Over the years, the focus of my blog has been on Indian food, both authentic and British Indian restaurant style. It still is but I have had a lot of people asking me if I cook other types of food too. Long before I ever cooked Indian food, my passion was in Chinese, Thai and Mexican cooking so I’ve decided to post a few of those recipes on the blog too. Why not?
Growing up near San Francisco, I learned a lot about Chinese food. If you like a good Chinese takeaway, you are going to want to try these recipes as they are even better.
What’s more, my Chinese sweet and sour chicken is very easy to make once you get the hang of it. You really can’t go wrong. The sauce is made from my easy Chinese chicken stock which you will find here. You could also use shop bought chicken stock but the result won’t be as good.
As the name implies, this is a sweet and sour dish. I think I have the flavours mixed quite well but you can easily adjust them to your own taste. For more sweetness, add more sugar, orange or pineapple juice.
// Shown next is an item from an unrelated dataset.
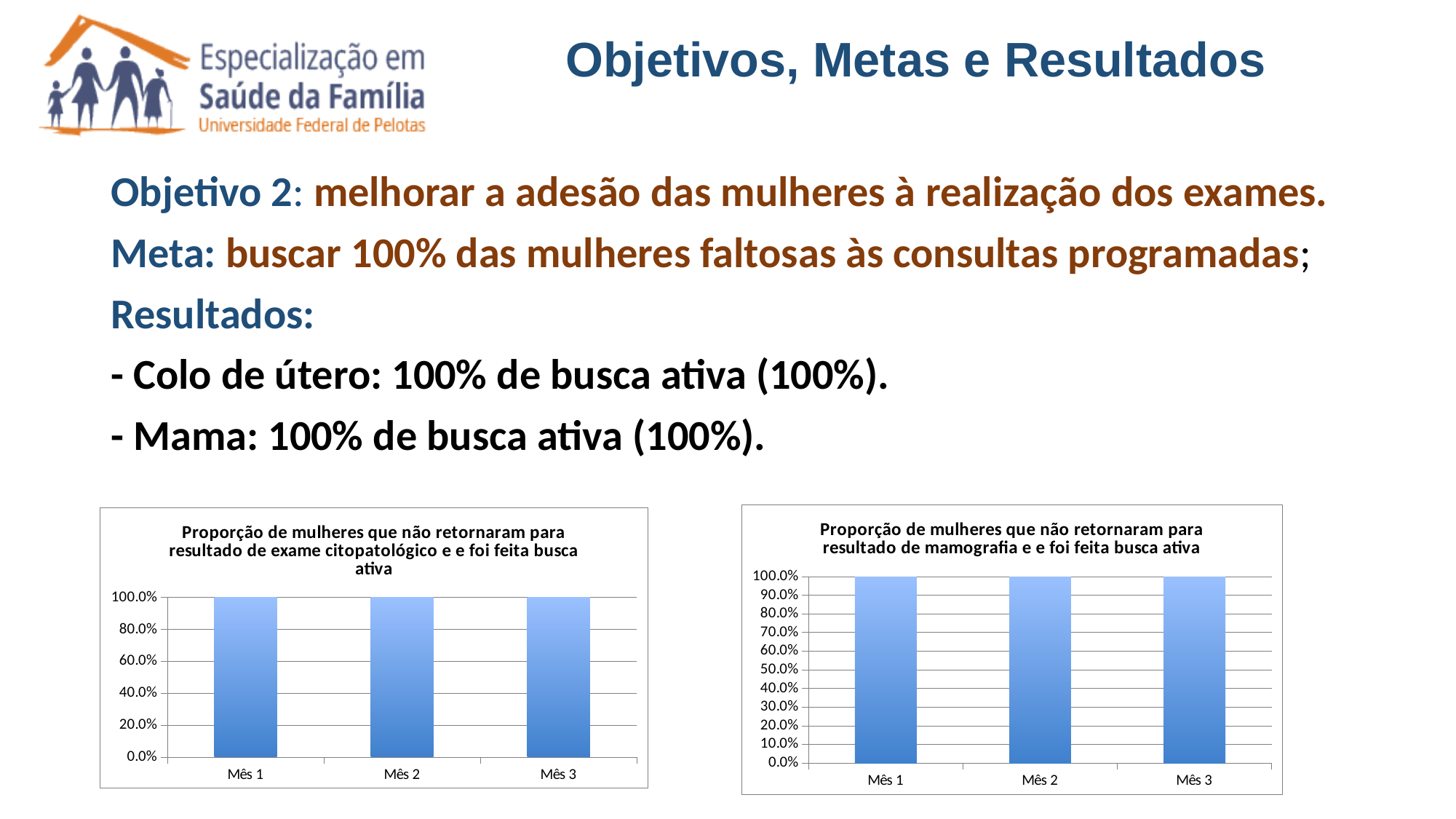
In the right chart (mamografia), what is the value for Mês 2? 100.0% In the right chart (mamografia), do the values rise, fall or stay the same from Mês 1 to Mês 3? stay the same In the left chart (exame citopatológico), what is the value for Mês 3? 100.0% In the right chart (mamografia), is the value for Mês 1 greater or less than 50.0%? greater In the left chart (exame citopatológico), is the value for Mês 2 greater or less than 80.0%? greater What kind of chart is the right chart (mamografia)? bar chart In the left chart (exame citopatológico), how many categories are shown on the x axis? 3 In the right chart (mamografia), how many bars are plotted? 3 What kind of chart is the left chart (exame citopatológico)? bar chart In the right chart (mamografia), what is the value for Mês 3? 100.0% In the left chart (exame citopatológico), what is the value for Mês 1? 100.0% In the left chart (exame citopatológico), what is the difference between the values for Mês 1 and Mês 3? 0.0%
For a more sour flavour, extra lemon juice or vinegar will do the trick.
Most people in India don’t call their saucy dishes ‘curry’. The word is a British invention. The Chinese don’t call their saucy dishes curry either of course but in the end, these saucy dishes tick all the requirements for being a good curry. Chinese sweet and sour chicken curry! I like that.
International & UK Orders
- For the marinade
- 1 large egg white
- 1 tablespoon cornflour
- 1 ½ tablespoons dry sherry
- 1 teaspoon salt
- 700g (1 ½ lbs) chicken breast cut into 2.5cm (1 inch) cubes
- Oil for deep frying
- 65g ( ½ cup) cornflour
- For the sauce
- 500ml (2 cups) Chinese Chicken Stock or shop bought chicken stock
- 1 tablespoon Chinese hot sauce
- 55g (¼ cup) caster sugar
- 70ml (¼ cup) cider vinegar
- 70ml (¼ cup) pineapple juice
- Juice of two oranges
- Juice of two lemons
- 3 tablespoon dark soy sauce
- Salt to taste
- 3 tablespoons dark sesame oil
- 2 tablespoons finely chopped garlic
- 2 tablespoons finely chopped ginger
- 5 spring onions – roughly chopped
- 1 fat red chilli pepper – thinly sliced
- 1 red capsicum (bell pepper) cut into 2.5cm (1 inch) squares
- 1 green capsicum (bell pepper) cut into 2.5cm (1 inch) squares
- 1 medium onion cut and divided into 2.5cm (1 inch) squares
- 1 tablespoon cornflour mixed well with about two tablespoon water or cold stock
- Start by whisking the egg white, cornflour, sherry and salt together until it is creamy smooth.
- Coat the chicken with this marinade and allow to marinate for 24 hours.
- When ready to cook, heat about 10cm (4 inches) of rapeseed oil in a large wok. The oil is ready when a piece of spring onion sizzles quickly when you toss it in the oil.
- Working in batches, remove as much of the marinade from the chicken pieces as you can and then roll them in the cornflour. Shake to discard any excess flour.
- Slowly lower each piece of chicken into the oil and fry for about two minutes. The chicken should be 80% to 90% cooked but still pink in the middle.
- Transfer the chicken pieces from the oil to paper kitchen towels to soak up the excess oil.
- Mix the sauce ingredients together.
- All of this and the vegetable preparation can be done a day in advance if you are pressed for time.
- Now heat the sesame oil over high heat in a wok and add the garlic, ginger, chillies and spring onions. Let these sizzle in the hot oil while stirring continuously.
- After about two minutes, add the capsicum and onion pieces and fry for a further couple of minutes.
- Pour in the sauce and bring to a rolling simmer and then add the par-cooked chicken pieces.
- Stir in the cornflour mixture and stir. This will bring a nice shine to the sauce.
- When the chicken is cooked through, check for seasoning, adding salt if necessary and serve. This goes so well with plain white rice.